Are Personal Boundaries the New Cancel Culture? 

“Your boundaries are not making you lose friends or family members. Your boundaries are making you lose gaslighters, emotional abusers, needy and greedy manipulators, self-centered narcissists, and energy draining vampires. Keep standing up for yourself, you’re doing great!” This is the first post that I saw today on my regular morning Instagram scroll. There are hundreds of iterations of this sentiment in the feed on my profile. The concept of boundaries has become particularly popular in the last few years. Boundaries are touted as the antidote to burnout, people pleasing, and “toxic relationships” to name a few. While this can be true, I can’t help but wonder if boundaries have turned into the interpersonal form of Cancel Culture? In this blog post, we will explore the actual concept of boundaries and how its misinterpretation by pop psychologists often leads to misapplications and significant negative mental health impacts.

What is Cancel Culture?

Cancel culture began as a way to address systemic issues and challenge harmful behavior or ideologies in society. No more would the likes of Harvey Weinstein and Bill Cosby get away with abuse. We, as a society, would come together and hold those abusers accountable and seek justice. The pendulum was beginning to move from intentional ignorance to righteous accountability. Many believe that the pendulum has swung too far and Cancel Culture has morphed into a way to shame, shun, and ostracize people with whom we do not agree.  I fear that the same problem has happened with Personal Boundaries.

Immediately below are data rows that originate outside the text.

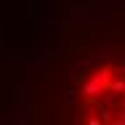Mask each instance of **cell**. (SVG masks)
I'll return each instance as SVG.
<instances>
[{
  "mask_svg": "<svg viewBox=\"0 0 125 125\" xmlns=\"http://www.w3.org/2000/svg\"><path fill=\"white\" fill-rule=\"evenodd\" d=\"M80 99L88 101L85 120L91 123H125V37L93 51Z\"/></svg>",
  "mask_w": 125,
  "mask_h": 125,
  "instance_id": "1",
  "label": "cell"
}]
</instances>
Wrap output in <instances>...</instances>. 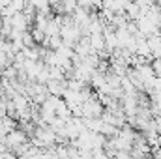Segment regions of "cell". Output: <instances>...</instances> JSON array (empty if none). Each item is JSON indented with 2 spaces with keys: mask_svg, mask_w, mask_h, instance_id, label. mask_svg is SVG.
Segmentation results:
<instances>
[{
  "mask_svg": "<svg viewBox=\"0 0 161 159\" xmlns=\"http://www.w3.org/2000/svg\"><path fill=\"white\" fill-rule=\"evenodd\" d=\"M28 140V137H26V131H21V129H11L8 135H6V144L11 148V150H15L17 146H21V144H25Z\"/></svg>",
  "mask_w": 161,
  "mask_h": 159,
  "instance_id": "6da1fadb",
  "label": "cell"
},
{
  "mask_svg": "<svg viewBox=\"0 0 161 159\" xmlns=\"http://www.w3.org/2000/svg\"><path fill=\"white\" fill-rule=\"evenodd\" d=\"M30 32H32V36H34V40H36V43H38V45H41V43L45 41V38H47V34H45L41 28H38V26H34Z\"/></svg>",
  "mask_w": 161,
  "mask_h": 159,
  "instance_id": "7a4b0ae2",
  "label": "cell"
}]
</instances>
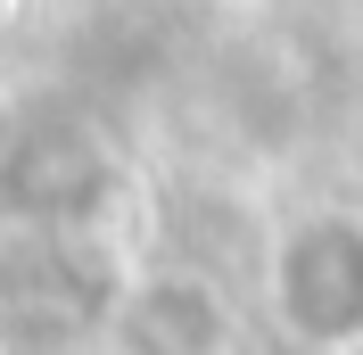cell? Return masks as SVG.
<instances>
[{"instance_id": "obj_1", "label": "cell", "mask_w": 363, "mask_h": 355, "mask_svg": "<svg viewBox=\"0 0 363 355\" xmlns=\"http://www.w3.org/2000/svg\"><path fill=\"white\" fill-rule=\"evenodd\" d=\"M0 133H9V99H0Z\"/></svg>"}]
</instances>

What Actually are Personal Boundaries?

Personal boundaries encompass a wide range of aspects, including physical, emotional, and psychological boundaries. They serve as protective barriers, safeguarding individuals from exploitation, manipulation, and emotional harm. Establishing and maintaining personal boundaries is crucial for asserting one's autonomy and nurturing healthy relationships.

When personal boundaries are disregarded or violated, it can lead to feelings of discomfort, resentment, and even trauma. Whether it's someone invading our physical space without consent, disregarding our emotional needs, or pressuring us to conform to their expectations, boundary violations erode trust and create a sense of unsafety.

Boundaries as Punishment:

However, in certain instances, individuals may weaponize their boundaries as a form of punishment or manipulation. Instead of setting boundaries to protect themselves or assert their autonomy, they may use boundaries as a means of controlling or punishing others.

For example, someone might withhold affection, communication, or support as a way of punishing their partner for perceived transgressions. They may set arbitrary or unreasonable boundaries as a means of exerting power in the relationship. This misuse of boundaries not only undermines trust and respect but also perpetuates a cycle of conflict and resentment. 

The Impact:

The increased awareness around personal boundaries has helped empower many to make significant changes in their lives that lead to improved well-being. However, like Cancel Culture, a phenomenon that began with the best of intentions may have swung too far in the other direction. Now some people are using boundaries as punishment and as a reason to end various relationships. As a therapist, I’m seeing more and more clients who are struggling with the abrupt ending of an important relationship. Friends and family members have decided to cease communication under the cloak of boundary violations. This can be traumatizing for those on the receiving end. 

Everyone deserves supportive and caring relationships, if you are not getting that, then restructuring boundaries can be helpful in ensuring that everyone’s needs are met. However, this must be done through communication and empathy (this does not apply to abusive relationships). The misstep is when boundaries are built without clarity and transparency between all parties. It is troubling to see people feeling abandoned or rejected under the name of “Boundaries.” If you feel similarly, know that you are not alone, and that there is help to repair these wounds.